EXERCISE BRIEF - Return the items from their start through the line containing "3. [45,150]", inclusive, reproducing each line exactly. Leave the pictures out of your answer.
==== DATA IN THIS EXERCISE ====
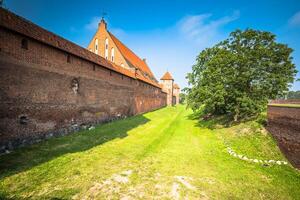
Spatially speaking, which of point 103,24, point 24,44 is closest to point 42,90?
point 24,44

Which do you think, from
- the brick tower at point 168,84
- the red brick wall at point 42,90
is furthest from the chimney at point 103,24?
the brick tower at point 168,84

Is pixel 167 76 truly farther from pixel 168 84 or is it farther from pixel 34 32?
pixel 34 32

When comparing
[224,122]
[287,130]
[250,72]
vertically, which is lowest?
[224,122]

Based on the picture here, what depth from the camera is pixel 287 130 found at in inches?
308

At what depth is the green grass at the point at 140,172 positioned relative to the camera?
461 cm

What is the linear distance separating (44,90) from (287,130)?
12.7 metres

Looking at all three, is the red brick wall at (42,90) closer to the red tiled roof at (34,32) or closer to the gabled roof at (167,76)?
the red tiled roof at (34,32)

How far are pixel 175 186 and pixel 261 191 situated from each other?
2.61m

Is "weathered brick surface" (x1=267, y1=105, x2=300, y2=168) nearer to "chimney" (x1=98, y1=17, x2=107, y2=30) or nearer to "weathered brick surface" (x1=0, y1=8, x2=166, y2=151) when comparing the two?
"weathered brick surface" (x1=0, y1=8, x2=166, y2=151)

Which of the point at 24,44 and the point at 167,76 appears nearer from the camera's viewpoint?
the point at 24,44

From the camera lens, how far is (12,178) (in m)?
4.91

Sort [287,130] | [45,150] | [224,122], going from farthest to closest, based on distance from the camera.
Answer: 1. [224,122]
2. [287,130]
3. [45,150]

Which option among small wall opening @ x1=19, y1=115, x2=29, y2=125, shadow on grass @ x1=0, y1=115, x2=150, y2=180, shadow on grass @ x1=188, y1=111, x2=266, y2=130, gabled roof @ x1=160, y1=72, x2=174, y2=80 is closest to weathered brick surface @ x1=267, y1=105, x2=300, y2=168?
shadow on grass @ x1=188, y1=111, x2=266, y2=130

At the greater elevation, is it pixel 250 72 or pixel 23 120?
pixel 250 72
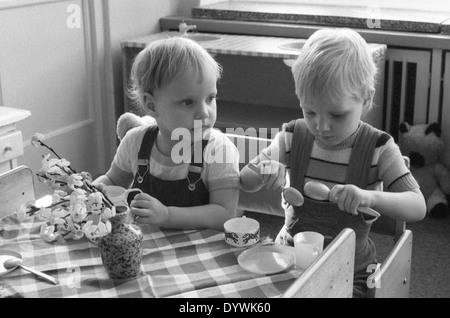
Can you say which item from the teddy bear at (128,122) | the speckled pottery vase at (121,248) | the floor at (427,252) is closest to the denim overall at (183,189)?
the teddy bear at (128,122)

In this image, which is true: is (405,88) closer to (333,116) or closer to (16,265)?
(333,116)

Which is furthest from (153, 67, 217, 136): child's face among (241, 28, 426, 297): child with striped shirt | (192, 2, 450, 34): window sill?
(192, 2, 450, 34): window sill

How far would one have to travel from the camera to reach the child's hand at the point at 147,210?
1.40 m

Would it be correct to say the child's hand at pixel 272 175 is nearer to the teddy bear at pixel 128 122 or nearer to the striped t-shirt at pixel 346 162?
the striped t-shirt at pixel 346 162

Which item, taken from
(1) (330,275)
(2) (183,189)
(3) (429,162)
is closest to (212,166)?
(2) (183,189)

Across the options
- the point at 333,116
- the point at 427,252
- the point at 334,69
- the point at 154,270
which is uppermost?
the point at 334,69

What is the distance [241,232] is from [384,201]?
1.02 ft

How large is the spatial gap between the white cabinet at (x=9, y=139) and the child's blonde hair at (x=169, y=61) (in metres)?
0.83

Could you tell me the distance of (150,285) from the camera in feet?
3.98

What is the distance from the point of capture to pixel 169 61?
1.53m

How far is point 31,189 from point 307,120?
0.69 metres
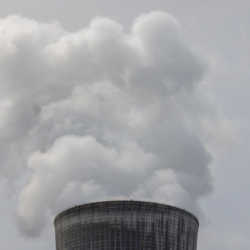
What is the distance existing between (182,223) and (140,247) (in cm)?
529

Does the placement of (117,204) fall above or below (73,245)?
above

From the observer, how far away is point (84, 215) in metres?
61.6

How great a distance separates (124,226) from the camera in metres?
60.8

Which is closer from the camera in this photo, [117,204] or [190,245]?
[117,204]

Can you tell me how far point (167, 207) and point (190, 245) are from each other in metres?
6.21

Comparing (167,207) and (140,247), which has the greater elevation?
(167,207)

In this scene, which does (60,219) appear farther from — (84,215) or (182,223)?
(182,223)

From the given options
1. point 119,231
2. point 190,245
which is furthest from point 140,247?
point 190,245

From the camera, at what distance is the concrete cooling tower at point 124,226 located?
60.8 meters

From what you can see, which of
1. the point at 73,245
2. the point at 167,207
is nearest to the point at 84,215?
the point at 73,245

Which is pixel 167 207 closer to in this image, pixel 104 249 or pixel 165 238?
pixel 165 238

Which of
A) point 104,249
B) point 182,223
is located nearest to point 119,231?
point 104,249

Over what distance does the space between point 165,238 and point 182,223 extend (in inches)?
96.4

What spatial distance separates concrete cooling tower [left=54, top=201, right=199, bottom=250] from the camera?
6084cm
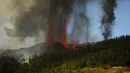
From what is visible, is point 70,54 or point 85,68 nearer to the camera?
point 85,68

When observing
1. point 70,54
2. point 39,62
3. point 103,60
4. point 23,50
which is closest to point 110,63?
point 103,60

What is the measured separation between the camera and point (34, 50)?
146 ft

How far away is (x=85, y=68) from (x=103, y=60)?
242 cm

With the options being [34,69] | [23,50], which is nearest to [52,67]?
Result: [34,69]

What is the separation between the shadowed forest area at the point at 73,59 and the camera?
124 ft

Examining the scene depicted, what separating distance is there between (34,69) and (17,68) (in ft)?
7.88

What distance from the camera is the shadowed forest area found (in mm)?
37719

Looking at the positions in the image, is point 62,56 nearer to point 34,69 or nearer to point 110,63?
point 34,69

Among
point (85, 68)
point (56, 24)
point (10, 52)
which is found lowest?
point (85, 68)

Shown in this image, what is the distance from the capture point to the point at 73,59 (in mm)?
41875

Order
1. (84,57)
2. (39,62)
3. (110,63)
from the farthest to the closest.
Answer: (39,62) < (84,57) < (110,63)

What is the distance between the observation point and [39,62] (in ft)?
141

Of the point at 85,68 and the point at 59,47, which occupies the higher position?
the point at 59,47

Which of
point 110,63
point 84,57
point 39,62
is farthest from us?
point 39,62
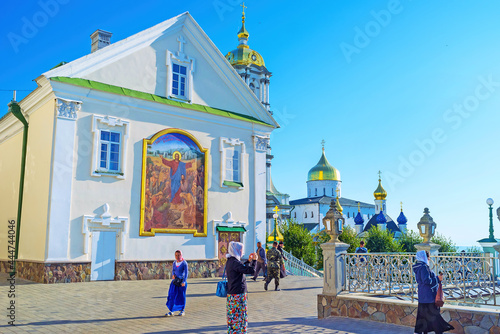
====
REPLY TO THE TASK -
Spatially speaking, which of point 103,24, point 24,44 is closest to point 42,90?
point 24,44

Which do you think, from
- the brick tower at point 168,84
- the red brick wall at point 42,90
is furthest from the chimney at point 103,24?
the brick tower at point 168,84

Is pixel 167 76 truly farther from pixel 168 84 or is it farther from pixel 34 32?
pixel 34 32

When comparing
[224,122]
[287,130]
[250,72]
vertically, which is lowest?
[224,122]

Based on the picture here, what depth from the camera is pixel 287 130 found at in inches?
308

At what depth is the green grass at the point at 140,172 positioned relative to the camera?
461 cm

What is the linear distance separating (44,90) from (287,130)?
12.7 metres

Looking at all three, is the red brick wall at (42,90) closer to the red tiled roof at (34,32) or closer to the gabled roof at (167,76)?
the red tiled roof at (34,32)

How far are pixel 175 186 and pixel 261 191 situated from each other?
2.61m

Is "weathered brick surface" (x1=267, y1=105, x2=300, y2=168) nearer to "chimney" (x1=98, y1=17, x2=107, y2=30) or nearer to "weathered brick surface" (x1=0, y1=8, x2=166, y2=151) when comparing the two?
"weathered brick surface" (x1=0, y1=8, x2=166, y2=151)

Which of the point at 24,44 and the point at 167,76 appears nearer from the camera's viewpoint?
the point at 24,44

From the camera lens, how far is (12,178) (in m)?
4.91

Sort [287,130] | [45,150] | [224,122], going from farthest to closest, based on distance from the camera.
Answer: 1. [224,122]
2. [287,130]
3. [45,150]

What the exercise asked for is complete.